September 17, 2010 7:33pm

China was 30 years ago. Dubai was 20 years ago, and Kazakhstan 10. If you want to go to the next boom country, go to mineral-rich Mongolia.

In fact, the boom has already started. A construction surge has reshaped much of the capital, Ulan Bator. A Louis Vuitton boutique has been open for almost a year. And here’s another milestone: the first Mongolia-focused investment bank has opened – and the head of UBS’s London mining team is on board.

Resources Investment Capital has opened an office in UB – as the city’s avant-garde expats call Ulan Bator. It’s a consortium of Origo, a Beijing-based private equity house, and Monnis, a Mongolian conglomerate.
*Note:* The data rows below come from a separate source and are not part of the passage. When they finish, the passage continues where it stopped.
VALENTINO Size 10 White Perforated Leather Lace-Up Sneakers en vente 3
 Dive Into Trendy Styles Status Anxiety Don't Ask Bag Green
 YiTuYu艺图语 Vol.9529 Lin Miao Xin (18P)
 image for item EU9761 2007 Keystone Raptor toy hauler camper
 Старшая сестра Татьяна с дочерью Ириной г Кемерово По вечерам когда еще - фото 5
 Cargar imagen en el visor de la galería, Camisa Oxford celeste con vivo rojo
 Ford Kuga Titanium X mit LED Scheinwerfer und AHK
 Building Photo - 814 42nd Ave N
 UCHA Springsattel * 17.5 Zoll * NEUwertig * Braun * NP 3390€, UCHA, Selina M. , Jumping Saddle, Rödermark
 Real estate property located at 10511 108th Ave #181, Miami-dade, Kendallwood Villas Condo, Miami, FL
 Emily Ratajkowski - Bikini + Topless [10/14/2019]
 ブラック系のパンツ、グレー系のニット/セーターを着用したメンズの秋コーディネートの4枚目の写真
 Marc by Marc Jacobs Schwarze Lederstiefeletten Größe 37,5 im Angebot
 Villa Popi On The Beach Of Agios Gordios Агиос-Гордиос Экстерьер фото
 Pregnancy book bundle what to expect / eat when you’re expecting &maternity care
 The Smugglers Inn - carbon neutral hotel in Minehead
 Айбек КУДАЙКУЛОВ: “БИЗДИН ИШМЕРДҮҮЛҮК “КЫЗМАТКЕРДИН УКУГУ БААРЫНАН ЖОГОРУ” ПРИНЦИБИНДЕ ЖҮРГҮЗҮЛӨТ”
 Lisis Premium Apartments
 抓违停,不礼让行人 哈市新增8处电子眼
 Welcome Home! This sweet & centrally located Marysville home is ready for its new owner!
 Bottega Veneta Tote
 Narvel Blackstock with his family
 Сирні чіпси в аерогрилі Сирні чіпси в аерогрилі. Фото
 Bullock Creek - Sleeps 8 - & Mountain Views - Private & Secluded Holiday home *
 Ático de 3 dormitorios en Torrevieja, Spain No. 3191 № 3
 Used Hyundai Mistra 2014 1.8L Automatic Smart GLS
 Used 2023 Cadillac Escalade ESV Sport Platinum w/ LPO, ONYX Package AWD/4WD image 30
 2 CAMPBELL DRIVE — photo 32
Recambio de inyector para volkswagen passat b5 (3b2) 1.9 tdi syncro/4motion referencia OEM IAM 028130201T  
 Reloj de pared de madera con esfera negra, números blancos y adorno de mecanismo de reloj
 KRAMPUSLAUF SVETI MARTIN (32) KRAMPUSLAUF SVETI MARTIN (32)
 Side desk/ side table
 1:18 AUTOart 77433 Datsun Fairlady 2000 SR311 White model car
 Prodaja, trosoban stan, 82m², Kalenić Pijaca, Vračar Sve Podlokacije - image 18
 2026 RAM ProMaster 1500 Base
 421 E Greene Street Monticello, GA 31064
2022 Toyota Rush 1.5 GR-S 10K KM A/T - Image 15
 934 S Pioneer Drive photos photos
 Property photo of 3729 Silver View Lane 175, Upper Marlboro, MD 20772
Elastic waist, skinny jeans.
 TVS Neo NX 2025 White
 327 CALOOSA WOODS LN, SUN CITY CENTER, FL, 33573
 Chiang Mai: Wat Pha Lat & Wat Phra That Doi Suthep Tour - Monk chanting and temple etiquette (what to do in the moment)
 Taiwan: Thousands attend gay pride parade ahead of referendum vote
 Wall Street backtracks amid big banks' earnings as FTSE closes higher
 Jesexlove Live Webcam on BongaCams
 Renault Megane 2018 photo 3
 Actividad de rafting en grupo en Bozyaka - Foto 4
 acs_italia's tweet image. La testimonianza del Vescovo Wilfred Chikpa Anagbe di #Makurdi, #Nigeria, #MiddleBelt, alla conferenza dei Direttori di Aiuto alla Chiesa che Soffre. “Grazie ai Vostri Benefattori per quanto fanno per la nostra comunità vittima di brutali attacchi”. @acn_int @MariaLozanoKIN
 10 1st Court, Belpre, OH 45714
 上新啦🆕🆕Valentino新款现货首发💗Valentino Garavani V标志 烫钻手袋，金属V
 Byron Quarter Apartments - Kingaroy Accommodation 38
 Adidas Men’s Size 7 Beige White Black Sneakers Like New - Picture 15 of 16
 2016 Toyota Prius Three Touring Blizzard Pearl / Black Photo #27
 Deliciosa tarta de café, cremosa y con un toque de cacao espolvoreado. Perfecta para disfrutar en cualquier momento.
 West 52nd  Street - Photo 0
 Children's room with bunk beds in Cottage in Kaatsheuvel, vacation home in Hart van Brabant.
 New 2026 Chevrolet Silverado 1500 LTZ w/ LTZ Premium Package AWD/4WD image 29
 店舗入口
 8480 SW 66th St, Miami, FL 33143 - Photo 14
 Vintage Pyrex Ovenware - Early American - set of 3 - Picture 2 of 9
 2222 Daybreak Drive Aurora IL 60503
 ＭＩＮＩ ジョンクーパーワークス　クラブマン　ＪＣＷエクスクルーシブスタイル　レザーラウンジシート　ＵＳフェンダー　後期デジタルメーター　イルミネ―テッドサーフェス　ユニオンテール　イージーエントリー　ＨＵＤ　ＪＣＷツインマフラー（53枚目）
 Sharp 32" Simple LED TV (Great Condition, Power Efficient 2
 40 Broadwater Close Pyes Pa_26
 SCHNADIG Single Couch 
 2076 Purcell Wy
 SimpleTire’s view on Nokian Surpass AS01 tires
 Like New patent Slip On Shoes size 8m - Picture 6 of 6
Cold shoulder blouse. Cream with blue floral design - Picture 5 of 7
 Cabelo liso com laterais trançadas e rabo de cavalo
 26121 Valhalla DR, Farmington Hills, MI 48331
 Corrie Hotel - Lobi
The boutique investment bank’s nickname, Rescap, evokes Rencap (Renaissance Capital), a bank known as a perennial Russian bull. It appears that Rescap’s ambition is to be for Mongolia what Rencap was for Russia.

Rescap will be the first international bank for foreign investment professionals in Mongolia seeking to raise funds for Mongolian state-owned companies and buy Mongolian mineral assets.

It will also assist companies coming in to Mongolia. Many have been trying in the year since Rio Tinto and Ivanhoe Mines signed the Oyu Tolgoi Investment Agreement. Companies ranging from Shenhua in China to BHP Billiton in Australia to Peabody Coal in the US are either invested there or are said to be interested.

Eric Zurrin, head of UBS’s mining team in London, will lead the bank as one of its equity partners. There are other Oxbridge types heading out to Ulan Bator, with wife, kids and Siberian-winter parkas in tow, according to a British mining investor who has lived there for several years. He added:

It’s incredible, these Old Etonians coming out to Mongolia. You can believe it’s going to happen, sure, the Mongolian mining boom. And sit in London and believe it.

But this is different. They come here and they see it. They’re actually moving here with their kids.

At the moment no Mongolian companies are listed on Hong Kong’s stock exchange. But within a month that should have changed: Mongolia Mining Corp is preparing for an IPO worth $700m-$1bn. Other former state-owned assets are expected to follow.

By the time the next IPO comes around a few more pin-striped professionals may have touched down at Genghis Khan International Airport – and stayed.